* TASKS AND EXERCISES
1. Answer these questions from the BDH training notebook, one line each:
(a) Which GPU does the notebook say training takes about 10-15 minutes on?
(b) How many iterations does the training run for?
(c) How often is the loss shown during training?
2. From the BDH training notebook, write out unchanged the part that opens with the words containing "total_params = sum(p.numel()" and closes with "iterations (~10-15 minutes)".

* PAGE EXTRACT
######

Training takes ~10-15 minutes on Colab's free T4 GPU.

In [None]:
# Check GPU availability
!nvidia-smi

In [None]:
# Clone the repository
!git clone https://github.com/Git-Faisal/bdh.git
%cd bdh

In [None]:
# Install dependencies (already installed in Colab, but just to be safe)
!pip install torch numpy requests -q

## View the Model Architecture
Let's take a quick look at the BDH model:

In [None]:
import bdh

# Show model configuration
config = bdh.BDHConfig()
print("BDH Model Configuration:")
print(f"  Layers: {config.n_layer}")
print(f"  Embedding dimension: {config.n_embd}")
print(f"  Attention heads: {config.n_head}")
print(f"  Dropout: {config.dropout}")
print(f"  Vocabulary size: {config.vocab_size} (byte-level)")

# Create model and show parameter count
import torch
model = bdh.BDH(config)
total_params = sum(p.numel() for p in model.parameters())
print(f"\nTotal parameters: {total_params:,} (~{total_params/1e6:.1f}M)")

## Start Training!
This will:
1. Download the tiny Shakespeare dataset (~1MB)
2. Train for 3000 iterations (~10-15 minutes)
3. Show loss every 100 steps
4. Generate sample text at the end

In [None]:
# Run training
!python train.py

## Custom Text Generation (Optional)
After training, you can generate your own text with custom prompts:

In [None]:
import torch
import bdh

# Note: This cell assumes you've trained the model above
# In the vanilla code, the model isn't saved, so this only works
# immediately after training in the same session

device = torch.device("cuda" if torch.cuda.is_available() else "cpu")

######

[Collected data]
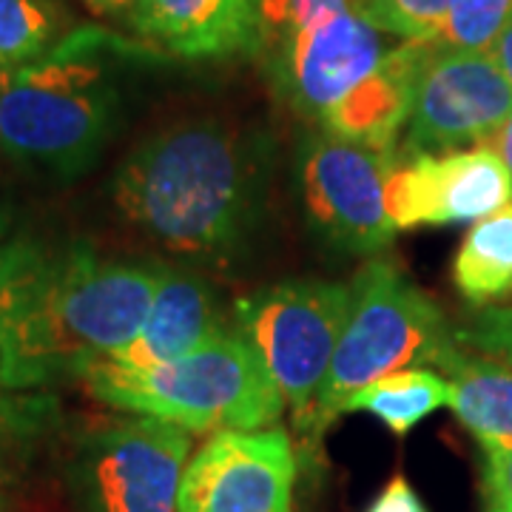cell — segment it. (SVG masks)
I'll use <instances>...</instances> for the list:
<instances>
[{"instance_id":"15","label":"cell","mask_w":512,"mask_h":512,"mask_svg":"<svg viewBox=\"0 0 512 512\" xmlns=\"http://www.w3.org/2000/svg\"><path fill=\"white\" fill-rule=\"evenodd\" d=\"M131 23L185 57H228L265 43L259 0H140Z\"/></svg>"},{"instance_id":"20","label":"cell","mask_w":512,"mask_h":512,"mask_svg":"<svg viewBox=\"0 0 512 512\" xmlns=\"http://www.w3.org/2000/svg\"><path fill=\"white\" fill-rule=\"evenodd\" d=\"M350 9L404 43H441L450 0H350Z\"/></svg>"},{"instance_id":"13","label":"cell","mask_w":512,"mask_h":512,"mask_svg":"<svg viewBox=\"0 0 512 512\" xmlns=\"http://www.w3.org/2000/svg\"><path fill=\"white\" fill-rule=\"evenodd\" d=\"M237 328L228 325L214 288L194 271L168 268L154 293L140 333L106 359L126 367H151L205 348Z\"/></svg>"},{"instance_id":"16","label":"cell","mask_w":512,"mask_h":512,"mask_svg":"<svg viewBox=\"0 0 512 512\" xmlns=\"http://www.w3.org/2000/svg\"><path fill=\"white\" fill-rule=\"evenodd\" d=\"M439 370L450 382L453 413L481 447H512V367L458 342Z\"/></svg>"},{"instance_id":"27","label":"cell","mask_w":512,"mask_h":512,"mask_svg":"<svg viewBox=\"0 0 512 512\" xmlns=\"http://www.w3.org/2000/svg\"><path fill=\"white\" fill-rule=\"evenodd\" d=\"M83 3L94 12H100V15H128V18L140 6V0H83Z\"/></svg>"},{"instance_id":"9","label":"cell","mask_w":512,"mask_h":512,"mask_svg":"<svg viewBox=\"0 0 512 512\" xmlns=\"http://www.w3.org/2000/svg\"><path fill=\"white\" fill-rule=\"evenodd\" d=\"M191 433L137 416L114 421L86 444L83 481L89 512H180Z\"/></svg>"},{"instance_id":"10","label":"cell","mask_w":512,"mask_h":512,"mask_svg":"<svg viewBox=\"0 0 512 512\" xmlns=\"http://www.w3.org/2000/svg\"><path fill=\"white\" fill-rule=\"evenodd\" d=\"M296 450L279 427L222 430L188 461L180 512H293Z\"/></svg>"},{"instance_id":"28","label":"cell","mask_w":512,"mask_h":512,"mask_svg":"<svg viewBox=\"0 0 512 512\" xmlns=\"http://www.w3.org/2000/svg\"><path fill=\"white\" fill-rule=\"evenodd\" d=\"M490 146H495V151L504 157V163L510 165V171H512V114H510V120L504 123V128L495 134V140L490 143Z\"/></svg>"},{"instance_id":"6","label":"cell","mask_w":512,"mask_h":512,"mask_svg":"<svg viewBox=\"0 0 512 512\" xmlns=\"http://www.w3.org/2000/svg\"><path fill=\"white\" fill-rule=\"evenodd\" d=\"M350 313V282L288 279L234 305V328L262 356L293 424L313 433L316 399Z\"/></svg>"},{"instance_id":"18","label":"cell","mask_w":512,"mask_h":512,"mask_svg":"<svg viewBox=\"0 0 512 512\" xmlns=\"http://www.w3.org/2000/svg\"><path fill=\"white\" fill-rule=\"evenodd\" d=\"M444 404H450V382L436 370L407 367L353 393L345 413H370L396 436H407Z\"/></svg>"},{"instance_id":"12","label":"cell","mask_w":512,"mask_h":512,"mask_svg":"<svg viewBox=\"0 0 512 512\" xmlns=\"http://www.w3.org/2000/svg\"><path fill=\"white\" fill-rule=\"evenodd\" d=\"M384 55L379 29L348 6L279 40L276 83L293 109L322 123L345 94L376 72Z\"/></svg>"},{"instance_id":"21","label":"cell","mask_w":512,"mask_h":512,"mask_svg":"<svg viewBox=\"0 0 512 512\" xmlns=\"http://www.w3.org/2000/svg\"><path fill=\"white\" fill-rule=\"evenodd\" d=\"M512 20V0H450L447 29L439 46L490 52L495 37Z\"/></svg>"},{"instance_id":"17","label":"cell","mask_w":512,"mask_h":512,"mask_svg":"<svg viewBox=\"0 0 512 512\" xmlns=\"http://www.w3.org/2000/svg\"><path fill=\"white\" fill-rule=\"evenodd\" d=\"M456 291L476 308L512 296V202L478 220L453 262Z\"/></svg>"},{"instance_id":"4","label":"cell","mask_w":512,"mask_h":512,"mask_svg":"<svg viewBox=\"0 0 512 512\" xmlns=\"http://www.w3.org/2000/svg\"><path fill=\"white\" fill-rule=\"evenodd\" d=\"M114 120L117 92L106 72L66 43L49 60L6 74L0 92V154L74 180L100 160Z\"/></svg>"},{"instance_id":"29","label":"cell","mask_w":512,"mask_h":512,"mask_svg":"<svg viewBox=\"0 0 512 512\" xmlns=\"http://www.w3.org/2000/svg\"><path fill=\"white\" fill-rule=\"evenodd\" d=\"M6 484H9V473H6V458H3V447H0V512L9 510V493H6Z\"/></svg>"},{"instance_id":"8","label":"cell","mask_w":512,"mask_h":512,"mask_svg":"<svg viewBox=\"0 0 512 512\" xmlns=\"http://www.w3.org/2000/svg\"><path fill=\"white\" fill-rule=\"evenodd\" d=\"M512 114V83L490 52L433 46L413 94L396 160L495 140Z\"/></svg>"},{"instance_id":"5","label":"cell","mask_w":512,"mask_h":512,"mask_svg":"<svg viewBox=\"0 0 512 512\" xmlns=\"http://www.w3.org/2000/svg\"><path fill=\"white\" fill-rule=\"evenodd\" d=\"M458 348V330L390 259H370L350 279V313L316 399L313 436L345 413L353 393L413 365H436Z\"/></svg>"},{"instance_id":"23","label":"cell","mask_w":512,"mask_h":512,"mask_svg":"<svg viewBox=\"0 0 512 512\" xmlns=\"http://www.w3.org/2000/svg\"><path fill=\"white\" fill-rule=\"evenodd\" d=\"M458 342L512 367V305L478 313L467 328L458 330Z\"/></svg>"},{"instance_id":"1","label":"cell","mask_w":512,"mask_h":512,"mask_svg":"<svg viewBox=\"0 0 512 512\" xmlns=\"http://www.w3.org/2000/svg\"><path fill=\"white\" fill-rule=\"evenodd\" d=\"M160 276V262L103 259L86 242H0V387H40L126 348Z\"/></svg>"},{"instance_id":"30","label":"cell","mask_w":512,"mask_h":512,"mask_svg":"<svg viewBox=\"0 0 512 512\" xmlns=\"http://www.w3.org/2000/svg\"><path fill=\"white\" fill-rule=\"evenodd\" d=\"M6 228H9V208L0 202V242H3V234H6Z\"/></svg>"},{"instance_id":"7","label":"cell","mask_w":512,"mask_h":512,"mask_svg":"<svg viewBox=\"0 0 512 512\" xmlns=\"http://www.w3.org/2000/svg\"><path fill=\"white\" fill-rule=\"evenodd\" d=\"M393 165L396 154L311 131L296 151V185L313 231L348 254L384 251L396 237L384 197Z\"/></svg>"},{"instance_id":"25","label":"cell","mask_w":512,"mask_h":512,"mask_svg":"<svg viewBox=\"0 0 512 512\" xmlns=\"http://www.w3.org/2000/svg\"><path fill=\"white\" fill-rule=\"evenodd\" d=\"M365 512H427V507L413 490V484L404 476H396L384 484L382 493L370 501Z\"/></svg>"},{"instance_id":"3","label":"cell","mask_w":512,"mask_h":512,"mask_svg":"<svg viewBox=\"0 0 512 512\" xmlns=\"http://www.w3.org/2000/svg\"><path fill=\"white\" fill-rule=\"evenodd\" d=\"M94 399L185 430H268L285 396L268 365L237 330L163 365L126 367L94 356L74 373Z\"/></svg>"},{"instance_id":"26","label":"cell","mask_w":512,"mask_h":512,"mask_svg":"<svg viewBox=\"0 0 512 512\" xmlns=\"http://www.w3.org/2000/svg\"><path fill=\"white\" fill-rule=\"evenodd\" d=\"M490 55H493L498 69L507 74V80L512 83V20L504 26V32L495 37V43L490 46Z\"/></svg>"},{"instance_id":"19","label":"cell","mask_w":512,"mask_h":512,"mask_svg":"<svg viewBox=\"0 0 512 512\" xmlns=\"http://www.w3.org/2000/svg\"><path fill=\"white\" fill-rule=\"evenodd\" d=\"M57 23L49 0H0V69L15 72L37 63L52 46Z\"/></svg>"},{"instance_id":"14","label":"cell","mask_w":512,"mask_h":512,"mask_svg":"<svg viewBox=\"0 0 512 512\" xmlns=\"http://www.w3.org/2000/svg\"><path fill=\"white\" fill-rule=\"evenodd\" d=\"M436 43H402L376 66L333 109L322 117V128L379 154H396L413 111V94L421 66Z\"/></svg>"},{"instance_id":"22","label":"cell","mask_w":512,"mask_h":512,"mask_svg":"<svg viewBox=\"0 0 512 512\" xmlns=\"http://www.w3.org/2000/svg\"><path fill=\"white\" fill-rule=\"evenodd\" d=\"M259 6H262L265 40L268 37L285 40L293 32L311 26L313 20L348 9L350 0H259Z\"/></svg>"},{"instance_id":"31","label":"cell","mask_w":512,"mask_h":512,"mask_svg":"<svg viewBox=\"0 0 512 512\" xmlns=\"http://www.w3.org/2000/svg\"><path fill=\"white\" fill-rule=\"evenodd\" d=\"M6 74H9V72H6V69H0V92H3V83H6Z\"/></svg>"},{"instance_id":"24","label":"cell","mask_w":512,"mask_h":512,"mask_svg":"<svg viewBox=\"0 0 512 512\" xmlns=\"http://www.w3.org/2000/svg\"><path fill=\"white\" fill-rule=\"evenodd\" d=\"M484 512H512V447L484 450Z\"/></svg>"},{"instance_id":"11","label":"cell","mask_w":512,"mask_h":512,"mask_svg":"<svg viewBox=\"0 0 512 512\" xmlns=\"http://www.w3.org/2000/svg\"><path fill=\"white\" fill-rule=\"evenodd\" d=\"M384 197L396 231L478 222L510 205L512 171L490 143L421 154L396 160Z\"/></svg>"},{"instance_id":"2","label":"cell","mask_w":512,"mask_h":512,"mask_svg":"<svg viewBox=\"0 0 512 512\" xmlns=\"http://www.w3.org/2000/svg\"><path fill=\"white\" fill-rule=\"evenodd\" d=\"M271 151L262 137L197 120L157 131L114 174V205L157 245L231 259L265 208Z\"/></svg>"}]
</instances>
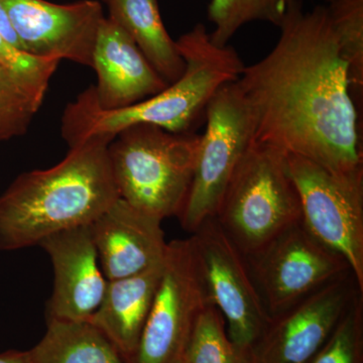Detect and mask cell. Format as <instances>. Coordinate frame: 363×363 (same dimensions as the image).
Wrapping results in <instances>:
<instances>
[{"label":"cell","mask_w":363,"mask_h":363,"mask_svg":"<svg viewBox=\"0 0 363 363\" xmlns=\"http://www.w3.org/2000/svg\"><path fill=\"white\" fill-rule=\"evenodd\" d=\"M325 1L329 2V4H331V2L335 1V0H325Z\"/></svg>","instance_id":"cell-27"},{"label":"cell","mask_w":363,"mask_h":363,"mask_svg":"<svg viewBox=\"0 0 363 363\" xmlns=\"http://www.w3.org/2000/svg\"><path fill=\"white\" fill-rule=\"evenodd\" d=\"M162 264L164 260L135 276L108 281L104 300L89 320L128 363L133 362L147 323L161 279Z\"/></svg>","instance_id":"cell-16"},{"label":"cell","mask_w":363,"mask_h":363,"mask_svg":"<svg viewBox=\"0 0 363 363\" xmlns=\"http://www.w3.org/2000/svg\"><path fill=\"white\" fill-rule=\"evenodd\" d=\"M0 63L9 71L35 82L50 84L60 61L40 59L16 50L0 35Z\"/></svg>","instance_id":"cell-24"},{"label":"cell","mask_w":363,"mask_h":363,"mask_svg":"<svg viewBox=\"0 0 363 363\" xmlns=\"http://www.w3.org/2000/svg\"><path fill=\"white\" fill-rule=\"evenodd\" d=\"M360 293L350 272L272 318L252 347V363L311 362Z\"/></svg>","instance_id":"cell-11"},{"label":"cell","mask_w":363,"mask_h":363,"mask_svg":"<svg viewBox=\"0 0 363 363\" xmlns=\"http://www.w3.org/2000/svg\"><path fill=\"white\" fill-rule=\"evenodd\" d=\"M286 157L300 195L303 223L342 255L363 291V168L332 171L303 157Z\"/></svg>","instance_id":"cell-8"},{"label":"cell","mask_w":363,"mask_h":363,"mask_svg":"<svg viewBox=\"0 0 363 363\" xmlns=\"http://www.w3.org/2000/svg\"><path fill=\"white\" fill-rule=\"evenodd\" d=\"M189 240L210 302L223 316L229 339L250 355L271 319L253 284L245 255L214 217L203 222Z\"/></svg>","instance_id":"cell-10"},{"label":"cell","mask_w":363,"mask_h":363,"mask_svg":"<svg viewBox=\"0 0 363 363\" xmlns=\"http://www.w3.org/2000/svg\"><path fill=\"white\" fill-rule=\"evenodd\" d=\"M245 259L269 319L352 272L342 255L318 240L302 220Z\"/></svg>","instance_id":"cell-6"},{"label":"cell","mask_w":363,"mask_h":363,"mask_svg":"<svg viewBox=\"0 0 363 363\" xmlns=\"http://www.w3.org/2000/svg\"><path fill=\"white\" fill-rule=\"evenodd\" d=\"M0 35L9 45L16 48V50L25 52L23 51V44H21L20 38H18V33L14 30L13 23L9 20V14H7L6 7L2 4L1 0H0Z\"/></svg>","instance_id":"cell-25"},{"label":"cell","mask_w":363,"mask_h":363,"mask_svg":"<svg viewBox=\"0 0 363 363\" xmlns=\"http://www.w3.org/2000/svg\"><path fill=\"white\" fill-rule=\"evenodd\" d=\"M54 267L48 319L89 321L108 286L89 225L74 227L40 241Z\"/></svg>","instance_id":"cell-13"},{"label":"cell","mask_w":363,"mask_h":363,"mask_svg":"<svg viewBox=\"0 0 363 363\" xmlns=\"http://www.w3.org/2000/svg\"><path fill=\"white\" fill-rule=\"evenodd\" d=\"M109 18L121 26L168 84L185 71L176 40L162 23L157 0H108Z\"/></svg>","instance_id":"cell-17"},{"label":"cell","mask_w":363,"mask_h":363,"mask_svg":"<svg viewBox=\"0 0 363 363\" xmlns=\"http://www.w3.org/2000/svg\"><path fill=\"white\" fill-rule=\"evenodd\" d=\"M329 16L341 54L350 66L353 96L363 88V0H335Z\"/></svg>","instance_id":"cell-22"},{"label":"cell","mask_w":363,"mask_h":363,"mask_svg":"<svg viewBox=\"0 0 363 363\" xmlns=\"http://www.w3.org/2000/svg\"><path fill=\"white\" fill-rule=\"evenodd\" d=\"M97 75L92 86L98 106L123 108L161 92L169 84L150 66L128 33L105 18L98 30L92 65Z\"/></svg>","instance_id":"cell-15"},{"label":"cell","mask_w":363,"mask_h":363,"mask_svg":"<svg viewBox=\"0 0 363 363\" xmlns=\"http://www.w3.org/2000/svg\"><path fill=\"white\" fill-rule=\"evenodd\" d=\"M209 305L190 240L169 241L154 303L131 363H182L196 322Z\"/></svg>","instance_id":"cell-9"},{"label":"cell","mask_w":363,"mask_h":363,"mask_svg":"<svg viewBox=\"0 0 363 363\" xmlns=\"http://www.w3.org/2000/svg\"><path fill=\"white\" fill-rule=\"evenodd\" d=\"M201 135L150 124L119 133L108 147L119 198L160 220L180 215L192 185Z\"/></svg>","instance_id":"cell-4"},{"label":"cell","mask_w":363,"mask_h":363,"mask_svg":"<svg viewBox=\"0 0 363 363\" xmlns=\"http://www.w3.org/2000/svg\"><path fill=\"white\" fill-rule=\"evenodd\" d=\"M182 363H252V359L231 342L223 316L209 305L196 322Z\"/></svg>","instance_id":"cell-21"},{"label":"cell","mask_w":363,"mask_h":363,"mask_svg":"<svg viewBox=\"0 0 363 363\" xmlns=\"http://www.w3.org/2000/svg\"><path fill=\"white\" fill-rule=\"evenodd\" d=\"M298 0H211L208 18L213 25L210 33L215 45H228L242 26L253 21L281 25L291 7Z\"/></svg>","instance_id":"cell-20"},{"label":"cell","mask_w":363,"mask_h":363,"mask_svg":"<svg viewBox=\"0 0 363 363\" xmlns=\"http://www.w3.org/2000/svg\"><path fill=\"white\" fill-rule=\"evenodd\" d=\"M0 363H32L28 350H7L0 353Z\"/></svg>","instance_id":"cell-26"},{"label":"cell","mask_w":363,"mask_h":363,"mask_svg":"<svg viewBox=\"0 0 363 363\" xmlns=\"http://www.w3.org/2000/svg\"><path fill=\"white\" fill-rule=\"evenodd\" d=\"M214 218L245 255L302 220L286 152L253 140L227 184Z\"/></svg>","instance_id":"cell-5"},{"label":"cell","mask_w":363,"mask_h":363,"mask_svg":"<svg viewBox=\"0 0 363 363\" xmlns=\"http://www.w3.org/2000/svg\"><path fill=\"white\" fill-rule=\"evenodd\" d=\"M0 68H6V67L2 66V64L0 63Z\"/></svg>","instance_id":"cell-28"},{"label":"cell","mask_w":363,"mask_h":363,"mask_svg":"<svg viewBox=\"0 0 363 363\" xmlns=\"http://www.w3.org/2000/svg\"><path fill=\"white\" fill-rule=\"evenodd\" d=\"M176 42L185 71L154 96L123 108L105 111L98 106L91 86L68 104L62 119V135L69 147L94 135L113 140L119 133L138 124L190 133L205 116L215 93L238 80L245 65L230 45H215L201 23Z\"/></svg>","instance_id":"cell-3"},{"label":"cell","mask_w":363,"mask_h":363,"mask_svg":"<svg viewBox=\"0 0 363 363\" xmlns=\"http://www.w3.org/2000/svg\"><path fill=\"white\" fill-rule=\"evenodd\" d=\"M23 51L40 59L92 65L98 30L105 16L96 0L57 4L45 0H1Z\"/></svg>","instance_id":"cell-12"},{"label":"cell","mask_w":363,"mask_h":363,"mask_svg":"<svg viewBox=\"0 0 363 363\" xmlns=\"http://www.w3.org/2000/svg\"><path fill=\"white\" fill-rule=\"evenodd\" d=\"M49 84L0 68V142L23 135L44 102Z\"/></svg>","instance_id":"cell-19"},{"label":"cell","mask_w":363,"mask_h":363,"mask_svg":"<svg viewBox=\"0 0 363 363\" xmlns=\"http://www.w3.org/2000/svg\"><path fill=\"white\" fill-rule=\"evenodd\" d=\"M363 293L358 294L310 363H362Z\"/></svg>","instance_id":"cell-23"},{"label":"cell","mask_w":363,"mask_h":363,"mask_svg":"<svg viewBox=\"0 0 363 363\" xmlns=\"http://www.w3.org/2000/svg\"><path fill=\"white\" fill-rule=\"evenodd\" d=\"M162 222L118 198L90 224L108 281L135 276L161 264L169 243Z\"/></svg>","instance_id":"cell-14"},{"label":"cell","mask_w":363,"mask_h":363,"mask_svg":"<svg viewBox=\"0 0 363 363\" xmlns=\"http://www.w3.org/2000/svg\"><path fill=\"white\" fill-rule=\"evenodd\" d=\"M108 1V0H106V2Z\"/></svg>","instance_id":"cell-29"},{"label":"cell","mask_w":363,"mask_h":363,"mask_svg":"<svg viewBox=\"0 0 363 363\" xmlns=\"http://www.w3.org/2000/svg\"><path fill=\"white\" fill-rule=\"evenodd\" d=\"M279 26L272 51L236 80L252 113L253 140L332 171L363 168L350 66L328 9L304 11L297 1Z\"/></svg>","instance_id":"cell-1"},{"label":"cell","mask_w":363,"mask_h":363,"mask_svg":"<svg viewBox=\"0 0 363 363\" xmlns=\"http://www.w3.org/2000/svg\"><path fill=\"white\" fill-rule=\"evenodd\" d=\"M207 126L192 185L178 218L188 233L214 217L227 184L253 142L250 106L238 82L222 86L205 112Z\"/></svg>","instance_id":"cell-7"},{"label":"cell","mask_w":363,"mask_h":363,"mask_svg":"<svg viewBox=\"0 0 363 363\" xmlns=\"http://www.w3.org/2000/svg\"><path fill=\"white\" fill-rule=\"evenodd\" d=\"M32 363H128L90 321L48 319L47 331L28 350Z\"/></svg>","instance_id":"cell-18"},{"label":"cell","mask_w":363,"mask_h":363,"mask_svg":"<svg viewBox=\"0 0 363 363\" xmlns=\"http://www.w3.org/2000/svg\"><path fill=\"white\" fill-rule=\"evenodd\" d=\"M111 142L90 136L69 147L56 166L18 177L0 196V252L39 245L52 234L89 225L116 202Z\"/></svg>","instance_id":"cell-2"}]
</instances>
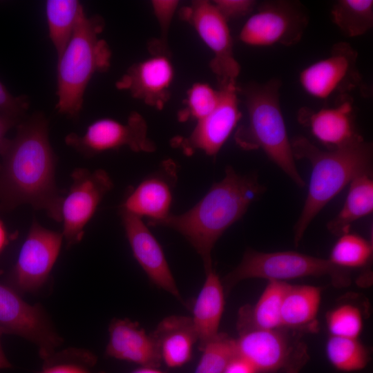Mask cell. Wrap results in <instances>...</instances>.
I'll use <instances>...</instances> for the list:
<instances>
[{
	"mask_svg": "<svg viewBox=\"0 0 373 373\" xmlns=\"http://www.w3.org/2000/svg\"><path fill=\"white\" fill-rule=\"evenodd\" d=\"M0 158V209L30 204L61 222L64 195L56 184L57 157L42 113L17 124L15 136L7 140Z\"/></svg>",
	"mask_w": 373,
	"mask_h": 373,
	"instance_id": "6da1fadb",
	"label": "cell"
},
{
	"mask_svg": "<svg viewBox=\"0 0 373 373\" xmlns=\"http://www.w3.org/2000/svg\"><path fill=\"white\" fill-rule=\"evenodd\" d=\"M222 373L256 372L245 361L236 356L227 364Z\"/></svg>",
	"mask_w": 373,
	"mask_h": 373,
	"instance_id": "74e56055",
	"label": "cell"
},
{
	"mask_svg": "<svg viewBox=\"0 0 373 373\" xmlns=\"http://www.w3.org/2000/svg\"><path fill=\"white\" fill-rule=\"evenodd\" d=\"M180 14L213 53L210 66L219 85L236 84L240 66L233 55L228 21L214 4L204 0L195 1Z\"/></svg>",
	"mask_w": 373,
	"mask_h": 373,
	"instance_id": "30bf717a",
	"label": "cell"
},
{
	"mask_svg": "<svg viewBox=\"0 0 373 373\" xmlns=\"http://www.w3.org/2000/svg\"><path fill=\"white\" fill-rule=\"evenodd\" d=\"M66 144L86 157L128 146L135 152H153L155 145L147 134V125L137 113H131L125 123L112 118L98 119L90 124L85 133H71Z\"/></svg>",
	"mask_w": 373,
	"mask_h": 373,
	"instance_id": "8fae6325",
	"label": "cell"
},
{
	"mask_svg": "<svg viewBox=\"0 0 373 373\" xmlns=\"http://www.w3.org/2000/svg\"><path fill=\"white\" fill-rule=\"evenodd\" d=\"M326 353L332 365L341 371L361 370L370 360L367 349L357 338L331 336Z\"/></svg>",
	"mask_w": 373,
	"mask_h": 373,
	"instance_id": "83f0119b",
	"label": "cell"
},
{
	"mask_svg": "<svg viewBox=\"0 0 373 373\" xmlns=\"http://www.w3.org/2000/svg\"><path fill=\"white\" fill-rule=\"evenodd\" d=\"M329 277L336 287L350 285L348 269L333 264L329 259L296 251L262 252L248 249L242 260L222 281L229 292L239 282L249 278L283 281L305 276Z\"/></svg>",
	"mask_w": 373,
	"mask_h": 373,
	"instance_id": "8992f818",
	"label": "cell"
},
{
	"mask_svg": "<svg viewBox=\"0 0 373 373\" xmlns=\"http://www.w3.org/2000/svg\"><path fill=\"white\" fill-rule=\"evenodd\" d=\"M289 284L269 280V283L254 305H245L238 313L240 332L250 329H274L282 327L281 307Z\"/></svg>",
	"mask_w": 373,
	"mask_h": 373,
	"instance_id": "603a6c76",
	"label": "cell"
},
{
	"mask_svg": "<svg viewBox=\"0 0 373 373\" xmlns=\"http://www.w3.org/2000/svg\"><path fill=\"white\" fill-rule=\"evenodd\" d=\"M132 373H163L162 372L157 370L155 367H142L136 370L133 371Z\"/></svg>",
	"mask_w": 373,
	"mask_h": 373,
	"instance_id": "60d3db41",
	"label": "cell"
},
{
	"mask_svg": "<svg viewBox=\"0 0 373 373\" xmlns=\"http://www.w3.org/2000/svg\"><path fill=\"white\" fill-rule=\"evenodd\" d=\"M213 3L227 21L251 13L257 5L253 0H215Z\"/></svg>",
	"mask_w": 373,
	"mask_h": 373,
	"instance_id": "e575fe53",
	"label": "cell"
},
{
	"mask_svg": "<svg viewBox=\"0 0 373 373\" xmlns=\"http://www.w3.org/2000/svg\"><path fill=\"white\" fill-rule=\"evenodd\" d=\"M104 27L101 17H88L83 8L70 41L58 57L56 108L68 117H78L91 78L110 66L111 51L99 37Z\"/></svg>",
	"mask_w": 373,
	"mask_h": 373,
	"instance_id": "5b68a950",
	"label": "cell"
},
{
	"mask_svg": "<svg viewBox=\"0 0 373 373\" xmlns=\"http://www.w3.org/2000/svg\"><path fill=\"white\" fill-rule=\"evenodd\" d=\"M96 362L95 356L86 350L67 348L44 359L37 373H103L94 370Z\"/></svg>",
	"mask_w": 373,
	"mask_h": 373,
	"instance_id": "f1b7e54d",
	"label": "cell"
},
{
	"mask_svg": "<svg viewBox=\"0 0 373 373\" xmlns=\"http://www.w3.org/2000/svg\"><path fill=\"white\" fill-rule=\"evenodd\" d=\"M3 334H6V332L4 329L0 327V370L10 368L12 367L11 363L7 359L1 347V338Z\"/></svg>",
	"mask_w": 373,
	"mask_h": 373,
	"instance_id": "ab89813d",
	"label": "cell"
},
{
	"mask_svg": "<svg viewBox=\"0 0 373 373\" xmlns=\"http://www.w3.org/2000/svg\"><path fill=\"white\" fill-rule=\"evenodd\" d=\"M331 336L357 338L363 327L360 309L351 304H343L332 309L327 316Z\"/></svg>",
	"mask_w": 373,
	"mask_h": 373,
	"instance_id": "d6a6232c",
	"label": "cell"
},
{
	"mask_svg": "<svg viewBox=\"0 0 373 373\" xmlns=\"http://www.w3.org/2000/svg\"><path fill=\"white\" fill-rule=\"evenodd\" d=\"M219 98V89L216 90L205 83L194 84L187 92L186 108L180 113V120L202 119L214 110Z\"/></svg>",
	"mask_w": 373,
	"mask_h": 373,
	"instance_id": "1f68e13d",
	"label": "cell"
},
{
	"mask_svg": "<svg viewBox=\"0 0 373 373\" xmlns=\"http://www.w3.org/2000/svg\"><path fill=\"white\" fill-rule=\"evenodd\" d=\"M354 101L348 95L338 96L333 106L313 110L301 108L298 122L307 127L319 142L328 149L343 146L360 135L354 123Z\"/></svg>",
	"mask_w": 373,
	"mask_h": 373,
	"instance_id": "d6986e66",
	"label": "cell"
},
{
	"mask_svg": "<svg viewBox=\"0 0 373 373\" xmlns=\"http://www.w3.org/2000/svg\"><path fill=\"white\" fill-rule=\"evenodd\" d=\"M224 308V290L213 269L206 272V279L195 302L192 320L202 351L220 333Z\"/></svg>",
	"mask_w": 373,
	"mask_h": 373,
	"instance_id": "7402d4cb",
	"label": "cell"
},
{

######

* ANSWERS BELOW
1.
(a) Colab's free T4 GPU
(b) 3000 iterations
(c) Every 100 steps

2.
total_params = sum(p.numel() for p in model.parameters())
print(f"\nTotal parameters: {total_params:,} (~{total_params/1e6:.1f}M)")

## Start Training!
This will:
1. Download the tiny Shakespeare dataset (~1MB)
2. Train for 3000 iterations (~10-15 minutes)